Немцы проявили себя хорошими администраторами. В частности, отлично были организованы отправки солдатами пищевых посылок в Германию с жирами, мукой и прочим. Я видел на станциях горы этих ящиков, которые посылались в Германию целыми поездами. Там, как говорят, семьи солдат и офицеров продавали часть продуктов на сторону, так что Украина в значительной степени питала оскудевшую Германию.

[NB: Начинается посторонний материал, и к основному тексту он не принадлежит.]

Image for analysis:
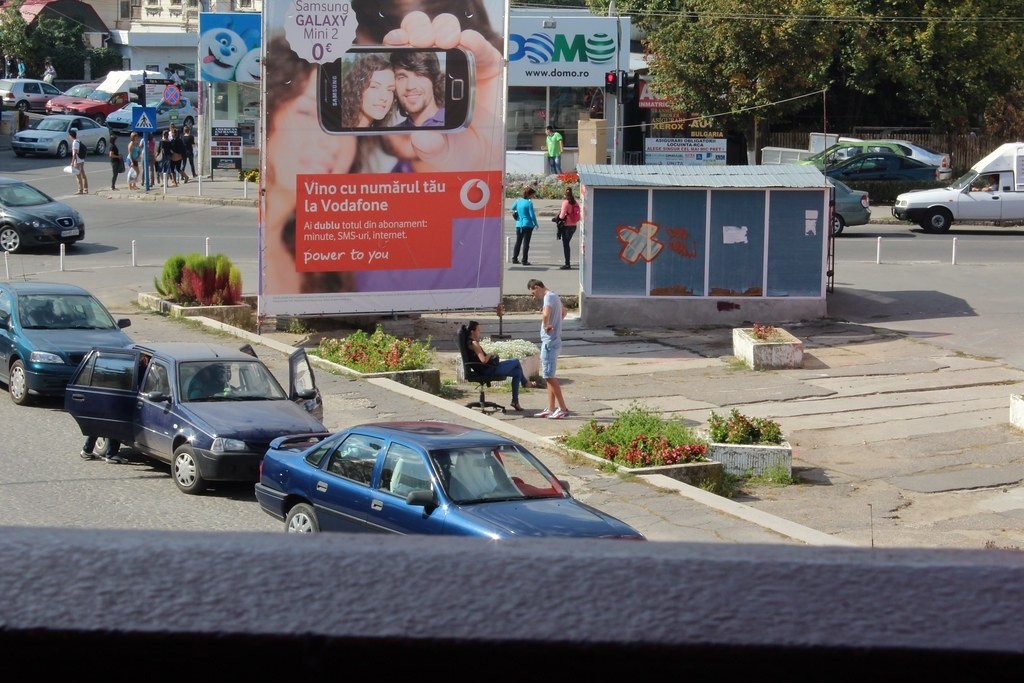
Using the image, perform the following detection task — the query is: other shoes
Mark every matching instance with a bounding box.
[74,189,83,194]
[521,259,530,265]
[560,263,570,269]
[82,188,88,194]
[512,258,521,264]
[141,173,198,186]
[129,185,140,191]
[510,402,524,410]
[522,381,538,388]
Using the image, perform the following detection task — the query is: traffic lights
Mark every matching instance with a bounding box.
[605,72,616,93]
[622,71,639,103]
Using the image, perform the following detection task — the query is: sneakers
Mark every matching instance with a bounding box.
[533,408,553,417]
[547,407,570,418]
[80,449,100,460]
[105,455,129,464]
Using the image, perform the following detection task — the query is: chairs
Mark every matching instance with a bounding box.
[458,324,507,415]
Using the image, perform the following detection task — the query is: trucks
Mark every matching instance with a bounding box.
[62,71,166,125]
[891,141,1024,235]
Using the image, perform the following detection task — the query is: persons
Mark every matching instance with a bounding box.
[465,320,538,411]
[559,187,579,269]
[974,175,998,191]
[266,0,501,294]
[210,367,236,397]
[46,62,57,86]
[80,354,148,463]
[127,123,197,190]
[109,136,123,190]
[5,55,26,79]
[511,187,539,265]
[516,123,531,150]
[528,279,569,418]
[69,130,88,195]
[165,68,181,85]
[542,126,564,175]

В это время и на Украине уже замечалось в немецких войсках начало разложения и отзвуки начинавшейся в Германии ноябрьской революции. Солдаты начали ругать Вильгельма, и дисциплина в отношении офицеров ослабела. Я это заметил по разговорам с солдатами в вагонах и на станциях. Впоследствии в Белграде М.В. Челноков рассказывал мне, что он в это время жил в Чернигове и что живший над ним старый немец полковник плакал, когда говорил о настроении солдат, и было слышно, как он целыми ночами шагал по своей комнате.
И в Киеве было много кадетских заседаний местной группы и наличных членов Центрального комитета. Кроме местных членов Центрального комитета, припоминаю присутствие Милюкова, Вернадского, Демидова. При личных сношениях стирались углы и недоразумения, возникшие вследствие разобщенности между киевлянами и Центральным комитетом в Москве. Но я доказывал, что мы в Москве, отнюдь не посягая на фактическую автономность киевлян кадетов, как результат разобщенности, считали неправильным образование самочинного формально автономного какого-то украинского главного комитета, не предусмотренного уставом, как бы вытекающего из самостийности Украины. Совершенно аналогично провозглашение автокефалии заграничных православных церквей, без надобности отходящих от Тихоновской церкви, которая отнюдь не ограничивала их фактическую автономию вследствие разобщенности. Ефимовский, бывший председатель московской студенческой К.-д. партии, когда я был председателем Центрального комитета, теперь в Киеве сблизившийся с Шульгиным, стал в прессе очень резко нападать на Милюкова. Так как Ефимовский не выходил из партии и бывал на заседаниях местной группы, то я имел с ним сепаратный разговор о недопустимости выносить наружу и в такой форме разногласия внутри партии, да еще с председателем Центрального комитета. И на заседании группы, не называя его, я высказал, что более, чем когда-либо, нужно поддерживать партийную дисциплину и что партия, известная таковой, сумеет настоять на ее соблюдении. (Если теперь я и позволяю печатно и определенно говорить о разногласиях с Милюковым, то потому, что это уже отошло в область истории, а Милюков первый в публичных выступлениях в своей газете отмежевался от партии, отколов меньшинство ее и признавая, что политический водораздел якобы должен пройти по телу партии.)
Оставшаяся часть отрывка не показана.